Overview
The way that external fulltext search engines are configured has changed in 2017 Week 13.
- If you use MySQL search, you are not impacted by the configuration changes and do not need to take any action. The vast majority of installs use MySQL search, and MySQL search is recommended in most cases.
- If you use Elasticsearch, configuration has changed. Version compatibility may also have changed. See below for details.
For all installs, see Optional Project/Repository Indexes below for some optional steps.
Elasticsearch: Configuration Changes
The way Elasticsearch is configured has changed. These configuration options have been removed:
- search.elastic.host - Now configured with cluster.search.
- search.elastic.namespace - Now configured with the "path" key in cluster.search. See the next section for discussion.

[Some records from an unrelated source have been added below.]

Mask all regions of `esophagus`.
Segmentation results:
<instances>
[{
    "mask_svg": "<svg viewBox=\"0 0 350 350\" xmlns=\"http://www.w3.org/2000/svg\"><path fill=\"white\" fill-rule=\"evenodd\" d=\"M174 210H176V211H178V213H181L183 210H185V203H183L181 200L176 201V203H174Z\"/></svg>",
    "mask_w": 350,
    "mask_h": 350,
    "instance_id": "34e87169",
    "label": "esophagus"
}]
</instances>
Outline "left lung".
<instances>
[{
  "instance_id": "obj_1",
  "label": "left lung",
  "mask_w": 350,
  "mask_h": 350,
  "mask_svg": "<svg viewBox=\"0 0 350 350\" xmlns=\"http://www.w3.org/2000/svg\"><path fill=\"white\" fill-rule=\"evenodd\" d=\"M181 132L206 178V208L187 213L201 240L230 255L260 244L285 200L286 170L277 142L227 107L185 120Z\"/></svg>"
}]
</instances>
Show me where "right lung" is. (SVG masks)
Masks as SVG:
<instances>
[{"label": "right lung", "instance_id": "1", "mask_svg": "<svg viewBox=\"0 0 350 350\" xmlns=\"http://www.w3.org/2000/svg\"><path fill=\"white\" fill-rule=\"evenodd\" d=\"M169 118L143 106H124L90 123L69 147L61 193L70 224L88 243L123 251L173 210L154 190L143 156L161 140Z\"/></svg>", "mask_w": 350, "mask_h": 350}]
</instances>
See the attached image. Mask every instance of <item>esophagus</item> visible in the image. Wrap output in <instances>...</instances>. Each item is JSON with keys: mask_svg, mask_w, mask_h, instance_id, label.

If you currently use Elasticsearch with a setting like http://elastic.example.com:9200/ for search.elastic.host, your new cluster.search setting should be:
[ { "type": "elasticsearch", "hosts": [ { "protocol": "http" "host": "elastic.example.com", "port": 9200 } ] } ]
For more details, see Cluster: Search.
Elasticsearch: Paths
If you previously used search.elastic.namespace, set the value as "path", as a top-level key in the service definition:
[ { "type": "elasticsearch", "path": "/phabricator2", "hosts": [ ... ] } ]
Use of this option is very rare.
Elasticsearch: Versions
Phabricator has historically had uneven support for different versions of Elasticsearch. The updated code has primarily been developed and tested against Elasticsearch 5 (the most recent version, at time of writing) and will work best with a modern Elasticsearch server.
If you run Elasticsearch 2, you can add "version" as a top-level key in the service definition:
[ { "type": "elasticsearch", "version": 2 "hosts": [ ... ] } ]
This is also supported, but has not been tested as thoroughly.
If you run an older version, you may find things don't work; you are probably best off upgrading to Elasticsearch 5. See the next section for guidance.
Elasticsearch: Hard Reset
If you'd like to upgrade to Elasticsearch 5 from an older version of Elasticsearch, or generally wipe the slate clean and start from scratch, do this:
- Set up Elasticsearch 5.
- Configure cluster.search to point at it.
- Run bin/search init.
- Run bin/search index --all --background --force to populate the index.
This last command can be run while Phabricator is online. For general guidance on rebuilding search indexes, see T11932.
Optional Project/Repository Indexes
Adjacent to these configuration changes, some document types now have slightly richer fulltext indexes. You may optionally reindex projects and repositories to take advantage of these updates. If you do, users may have better luck finding relevant project and repository results using global search. This impacts both MySQL and Elasticsearch. If you don't run these commands, the indexes will tend to naturally update over time on their own.
phabricator/ $ ./bin/search index --type project --force phabricator/ $ ./bin/search index --type repository --force
These commands can be run while Phabricator is running and should complete quickly (a few minutes at most) for most installs.